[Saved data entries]
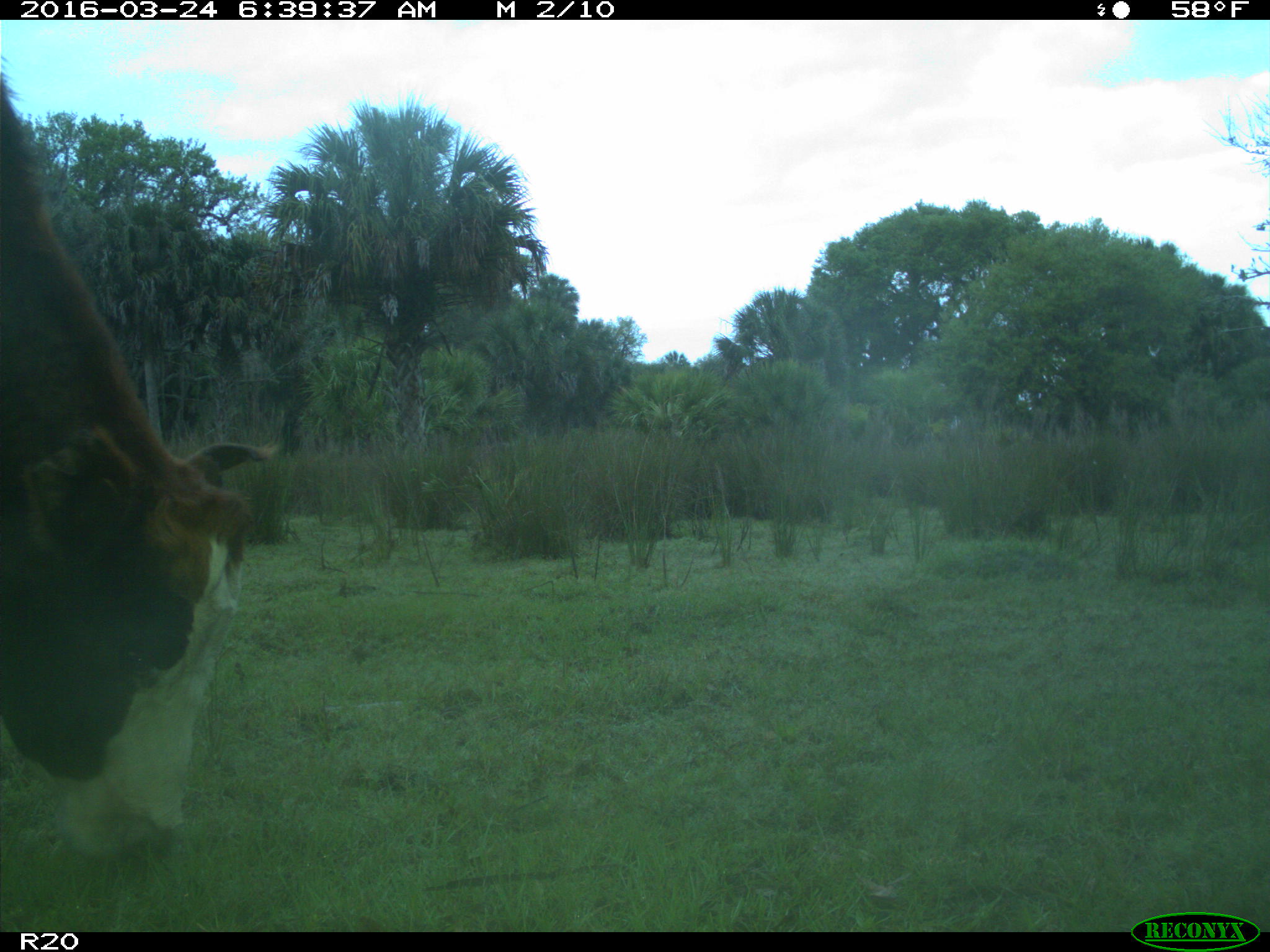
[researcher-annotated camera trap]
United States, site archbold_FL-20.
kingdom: Animalia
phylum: Chordata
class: Mammalia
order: Artiodactyla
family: Bovidae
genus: Bos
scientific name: Bos taurus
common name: domestic cow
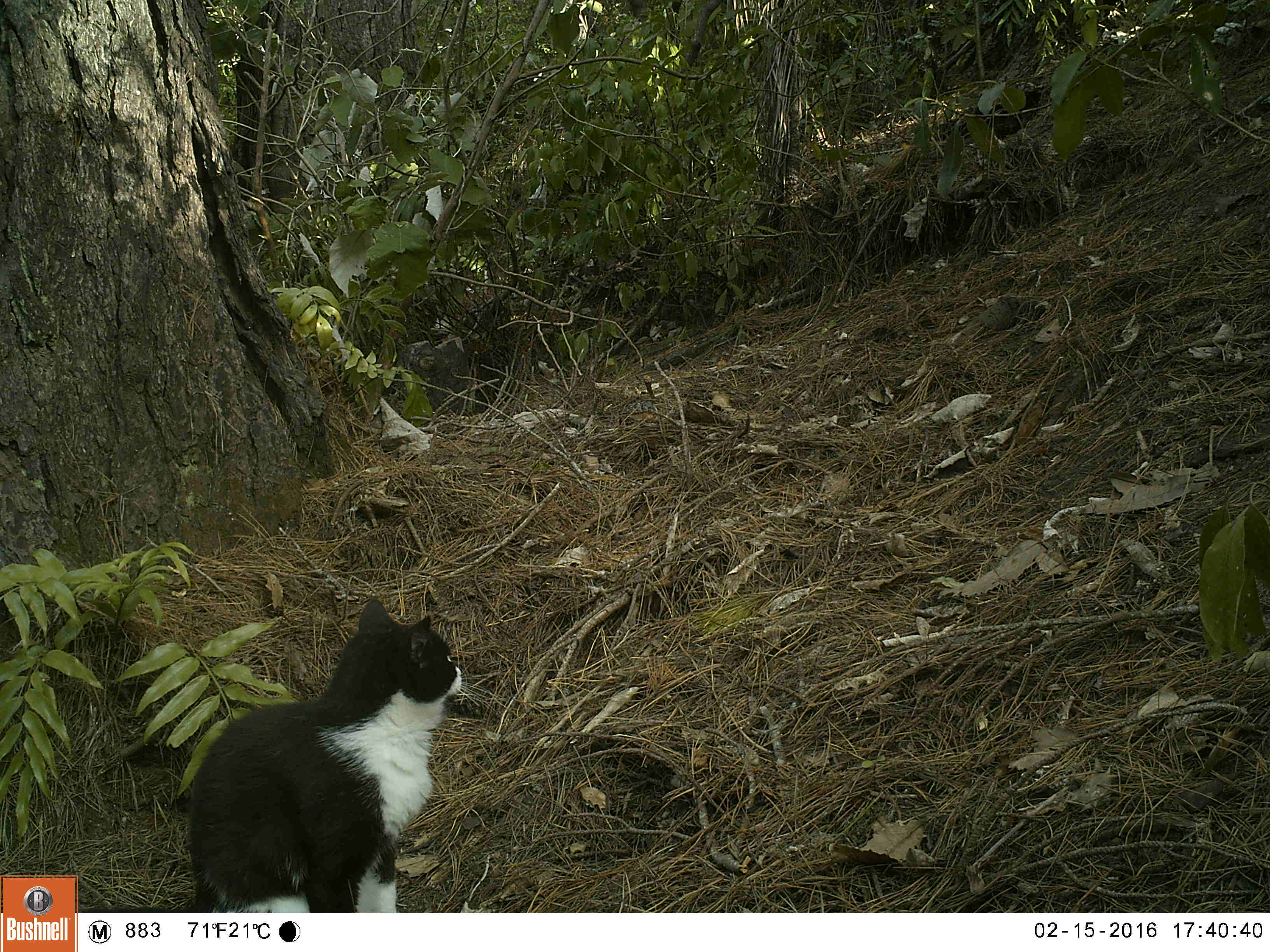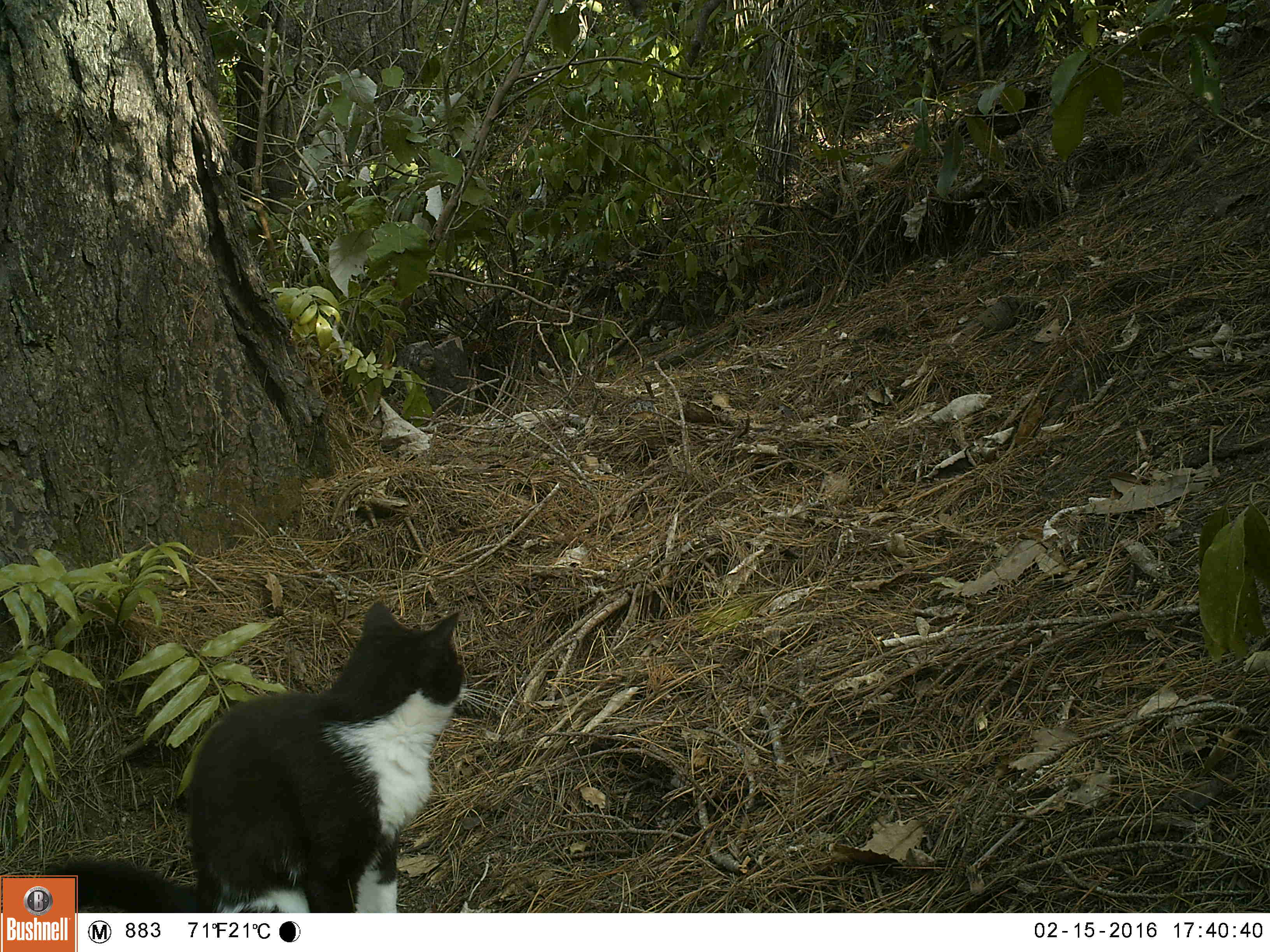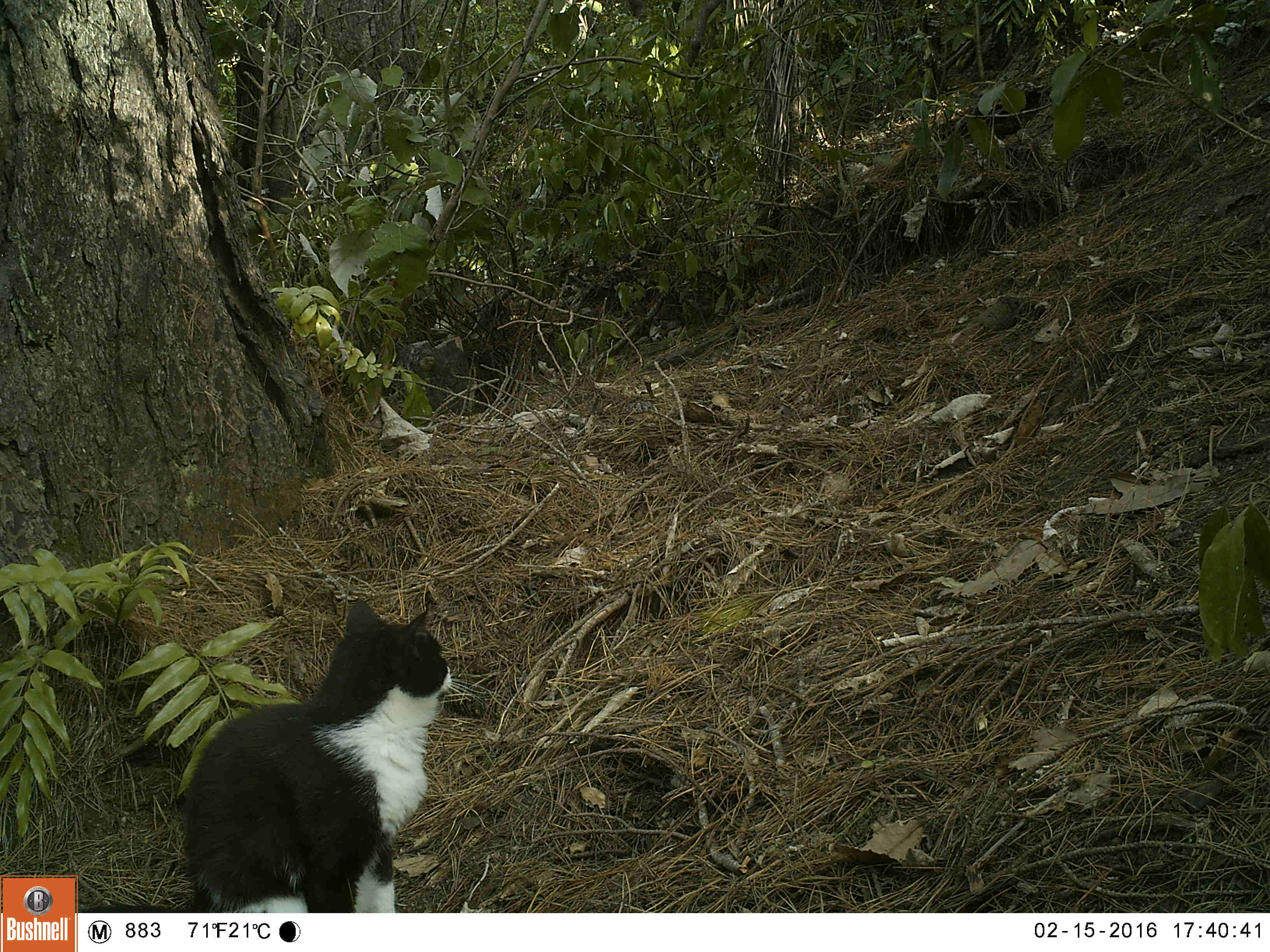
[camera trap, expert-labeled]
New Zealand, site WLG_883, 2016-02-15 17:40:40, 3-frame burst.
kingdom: Animalia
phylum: Chordata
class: Mammalia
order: Carnivora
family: Felidae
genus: Felis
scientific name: Felis catus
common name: domestic cat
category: cat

[Activity]
Lines above containing "trap": give their number only.

[Exercise output]
2